DETAILED DESCRIPTION OF THE INVENTION The present invention relates to a method and apparatus for cutting an object using a laser beam and an assist gas.

Generally, when cutting, for example, a steel plate using a laser beam, as shown in FIG. Oxygen gas (first gas) is blown onto the workpiece 7 from the coaxial nozzle 4, and the workpiece is melted and cut using the oxidation heat generation effect. As described above, the laser cutting method has many advantages such as non-contact processing, free cutting direction, narrow cutting width, and less thermal influence on the workpiece.

However, this method also has the following disadvantages. That is, the molten oxide 9 produced during the cutting process descends along the cut surface 8, as shown in FIGS. 2a and d.
As shown in FIG. 2, the lower surface of the cut portion 8 of the workpiece 7 is drooped, and as shown in FIGS. 2b and 2e,
After the cut, it may occur that the lower part of the cut is again blocked by the molten oxide 9. When such a phenomenon occurs, cutting accuracy may be reduced, and additional manufacturing steps such as grinding after cutting are required, resulting in increased costs.

Figure 4 shows the cross-sectional shape of the cut surface when 100% oxygen gas is injected from the cutting nozzle when the workpiece is in a high temperature state. The middle diagram shows when the temperature is room temperature.
The figure on the far right shows the case at 400℃, and the figure on the right shows the case at 800℃. In FIG. 4, 7' is the test piece. As is clear from these figures, as the temperature of the workpiece increases to 400℃ and 800℃, the oxidation exothermic reaction due to oxygen gas from the nozzle increases, and the cutting speed becomes faster, but the cutting width also becomes wider. In addition, the cut surface becomes less uniform and more molten oxides are generated.

An object of the present invention is to provide a method for cutting an object using a laser beam, which can cut with high precision and does not require post-processes such as grinding after cutting. By increasing the temperature of the cutting part, the oxygen mixing ratio of the gas injected from the nozzle is lowered, reducing the oxidative exothermic reaction caused by oxygen gas, and suppressing the generation of molten oxide.
The cutting width is narrow and the cutting surface is uniform.

In addition, preheating increases the wavelength absorption of the laser beam on the steel plate surface, making it possible to generate keyholes (holes created by evaporation of the workpiece) using the laser with less energy.

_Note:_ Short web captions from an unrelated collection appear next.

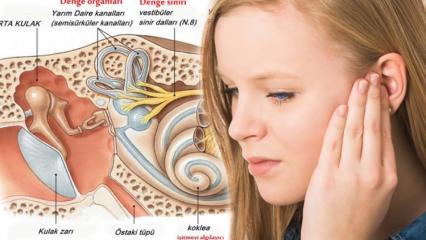 Kulak kristali neden oynar? Kulak kristalinin oynamasının belirtileri...
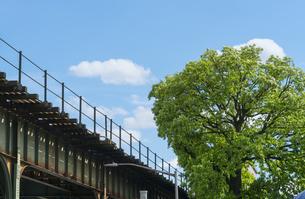ニューヨーク市 ロングアイランドシティーの地下鉄高架線横に育つ新緑の大木。の写真素材 [FYI04682112]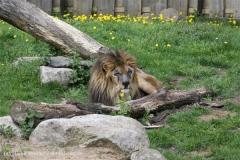 Zoo_Schwerin_100513_IMG_1510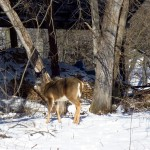 white-tail deer near shed. IA Feb. 2013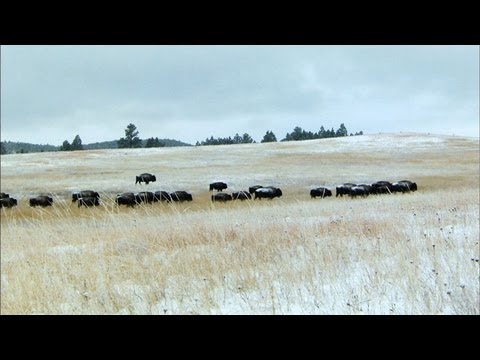 Kings of the Prairie - Bison Family Ties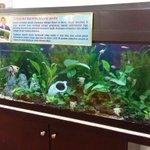 dalam gambar nampak cantik, tengok real live lagi cantik.Pameran Tumbuhan Akuatik hanya di #HPPNKSamarahan .. Jom! https://t.co/ivCCQxRKPN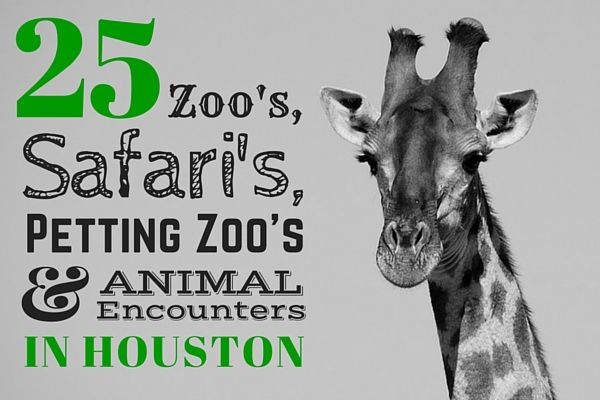 wildlife and zoos places animals can be seen Unlike most editing & proofreading services, we edit for everything: grammar, spelling, punctuation, idea flow, sentence structure, & more get started now.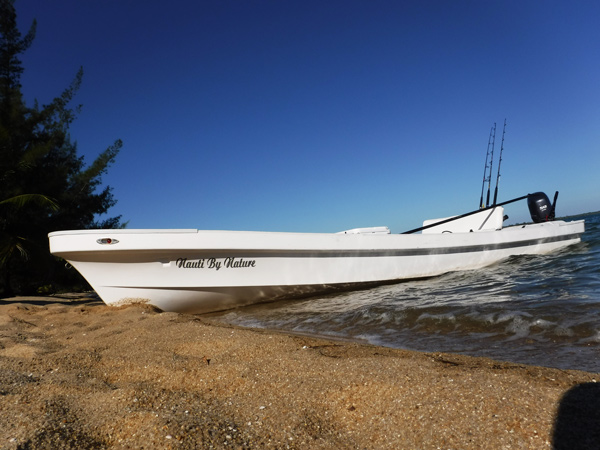 panga boat near beach
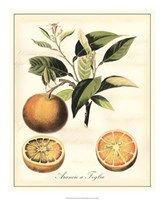 "Tuscan Fruits III by Vision Studio - 18"" x 22"""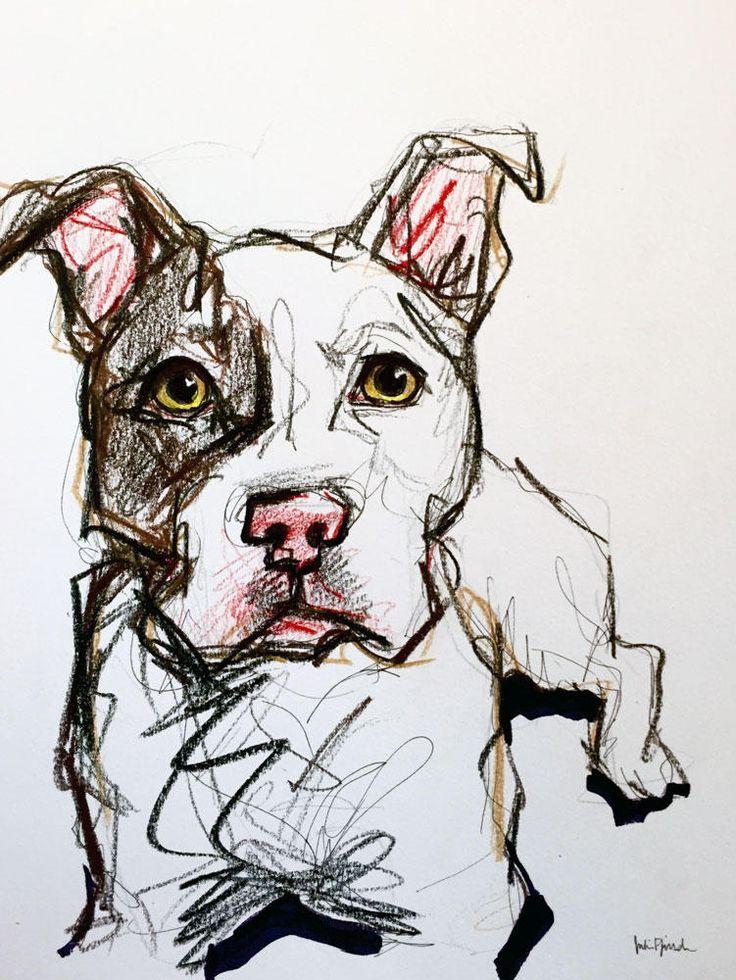 Pit bull pet portrait sketch                                                                                                                                                                                 More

It is something. In addition, inert gas is injected into the vicinity of the cut portion from the front and back, respectively, to prevent the generated molten oxide from adhering to the cut portion.

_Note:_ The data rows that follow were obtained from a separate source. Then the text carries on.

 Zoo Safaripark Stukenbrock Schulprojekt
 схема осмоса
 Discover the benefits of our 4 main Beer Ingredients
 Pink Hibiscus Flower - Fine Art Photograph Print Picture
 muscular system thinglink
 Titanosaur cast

The present invention will be explained below with reference to the drawings.

FIG. 3 is an explanatory diagram showing a vertical cross section of a cutting head and a workpiece in which the present invention is practiced. Reference numeral 1 denotes a laser beam, which is incident on the cutting head 2 from above.

Inside the cutting head 2, a condensing lens 3, an assist gas inlet 6, etc. are provided. The laser beam 1 passes through the cutting head 2 and passes through the condensing lens 3.
The light is focused and irradiated onto the workpiece 7. Oxygen gas etc. from the assist gas inlet 6 is transferred to the cutting head 2.
The laser beam passes through the interior of the cutting head 2, passes through the cutting nozzle 4 provided at the bottom of the cutting head 2, and the main nozzle hole 5 at the tip of the cutting nozzle 4, and is sprayed onto the same portion of the workpiece 7 as the laser beam irradiation position. This position is the cutting position.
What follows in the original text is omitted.